SELECTED PASSAGE:
* BEGIN *

This is a fairly large patch. It's probably fairly self-contained, and I

don't immediately see a way to break into meaningful functional pieces.
However, that makes it a priori harder to review. So it'd be really nice to
make reviewers' life easier by providing copious documentation. :)

Right, I'll sprinkle in some comments.

There's a decent amount of generic code that doesn't look like it should

live in the pass. If it's generally useful, then it should live in one of the
utility headers. If not, and it's only ever instantiated for a single type,
then we can get rid of the template extra complexity. (Also, beware of the
lack of compiler support. We need to build LLVM with some fairly old or odd
compilers - MSVC 2013, first of foremost. If you haven't seen a pattern used
in LLVM, it may be because we still want to be built with compilers that don't
support it)

A couple of pervasive differences from the LLVM coding conventions I've

noticed from skimming:

We generally use camelcase for identifiers, with variables starting with an

uppercase letter, and functions with lowercase. Common acronyms (like TRI) are
all-caps. There are some exceptions ("standard" constructs like "int i", lower
cases with underscores where we want to fit STL style, changes to old code
that uses a different convention), but those are fairly rare.

We don't usually explicitly compare to nullptr.

Fixed.

bryant added inline comments.Aug 14 2016, 1:42 PM

lib/CodeGen/CalcSpillWeights.cpp
46–48	All this does is permit access to `copyHint` to the general public. Please advise if this belongs in a separate differential.

Fix nullptr deref caused by swapped cases.

upload the right patch.

n.bozhenov added a subscriber: n.bozhenov.Aug 17 2016, 5:26 AM

ping?

Hi,

What is the performance impact (both runtime and compile time) of the pass?
You list results for test/CodeGen/X86, which is not usually what we use for perform testing. Could you try on the LLVM test suite?

Moreover, like Michael said, we should try to merge this pass with something else. A possible approach would be a peephole like optimization where we can plug more patterns.

Cheers,
-Quentin

lib/CodeGen/CalcSpillWeights.cpp
46–48	This seems wrong to export this interface. External users should rely on MachineRegisterInfo::getSimpleHint. What is the problem in using MachineRegisterInfo::getSimpleHint?

In D23253#522534, @qcolombet wrote:

Hi,

Thanks for actually reviewing this.

* END *

DATASET RECORDS:

* BEGIN *

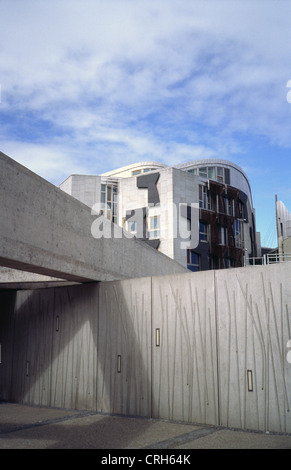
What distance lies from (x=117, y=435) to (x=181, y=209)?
26190 millimetres

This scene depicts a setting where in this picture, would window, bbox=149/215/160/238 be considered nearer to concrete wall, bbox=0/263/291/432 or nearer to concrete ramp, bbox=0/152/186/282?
concrete ramp, bbox=0/152/186/282

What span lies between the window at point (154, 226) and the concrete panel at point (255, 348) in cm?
2394

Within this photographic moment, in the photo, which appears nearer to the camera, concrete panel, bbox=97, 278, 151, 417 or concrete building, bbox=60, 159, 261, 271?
concrete panel, bbox=97, 278, 151, 417

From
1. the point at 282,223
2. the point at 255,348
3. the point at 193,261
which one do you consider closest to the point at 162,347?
the point at 255,348

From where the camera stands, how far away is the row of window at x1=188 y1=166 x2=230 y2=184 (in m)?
39.7

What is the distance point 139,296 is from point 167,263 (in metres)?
8.75

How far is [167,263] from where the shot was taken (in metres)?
19.5

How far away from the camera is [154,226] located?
33.5 meters

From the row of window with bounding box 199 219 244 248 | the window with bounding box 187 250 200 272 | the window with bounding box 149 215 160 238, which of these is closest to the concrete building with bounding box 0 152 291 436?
the window with bounding box 149 215 160 238

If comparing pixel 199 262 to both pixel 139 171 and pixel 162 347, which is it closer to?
pixel 139 171

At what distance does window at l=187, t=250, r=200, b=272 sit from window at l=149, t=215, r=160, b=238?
10.2 feet

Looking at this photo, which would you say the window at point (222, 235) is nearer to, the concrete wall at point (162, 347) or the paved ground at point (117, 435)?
the concrete wall at point (162, 347)
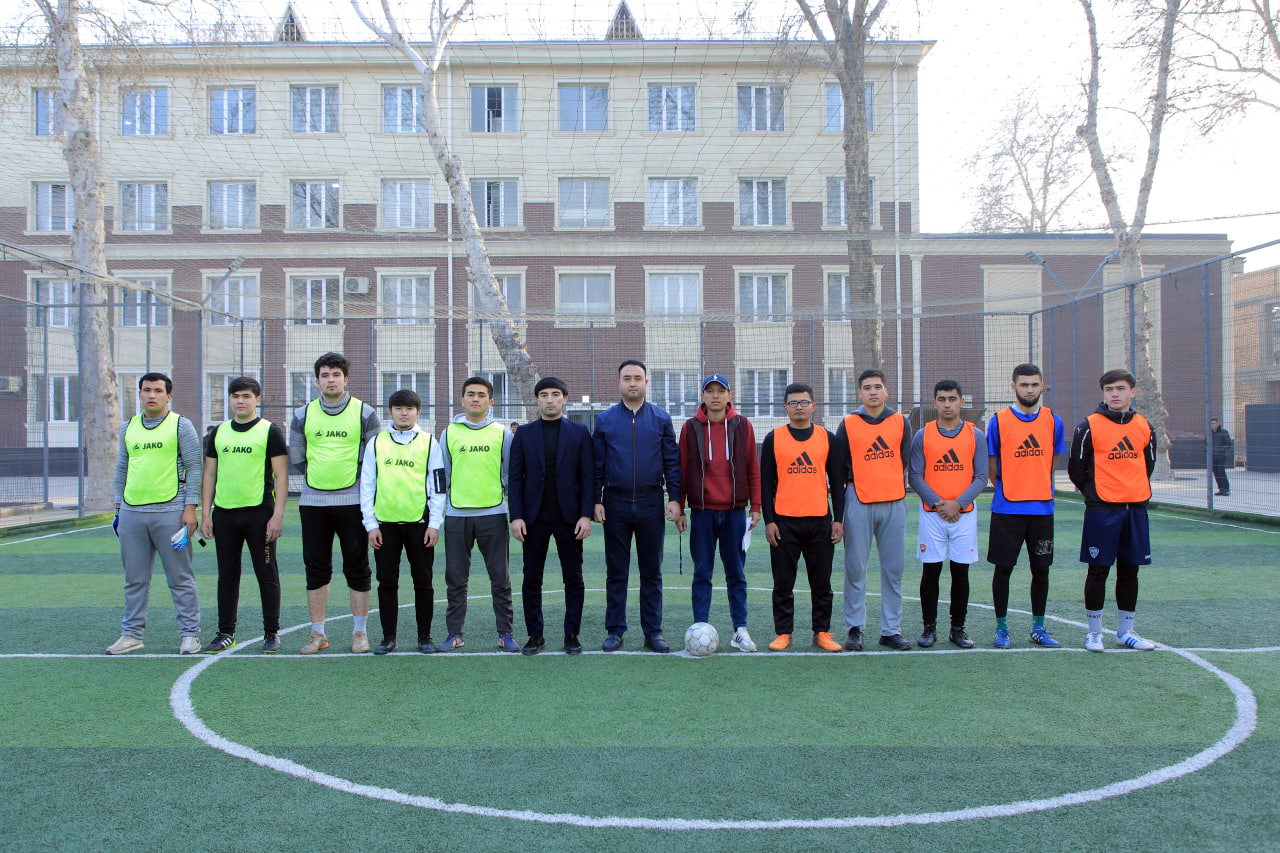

* END *

REQUIRED ACTIONS:
**a.** List the exceptions to the camelcase naming convention that the code review thread mentions.
**b.** Show every line of the entries that contains the string "bbox", matching case exactly.
The code review thread and the entries are unrelated material.

RESPONSES:
**a.**
- "Standard" constructs like "int i"
- Lower cases with underscores where the STL style should be matched
- Changes to old code that uses a different convention

**b.**
This scene depicts a setting where in this picture, would window, bbox=149/215/160/238 be considered nearer to concrete wall, bbox=0/263/291/432 or nearer to concrete ramp, bbox=0/152/186/282?
concrete ramp, bbox=0/152/186/282
Within this photographic moment, in the photo, which appears nearer to the camera, concrete panel, bbox=97, 278, 151, 417 or concrete building, bbox=60, 159, 261, 271?
concrete panel, bbox=97, 278, 151, 417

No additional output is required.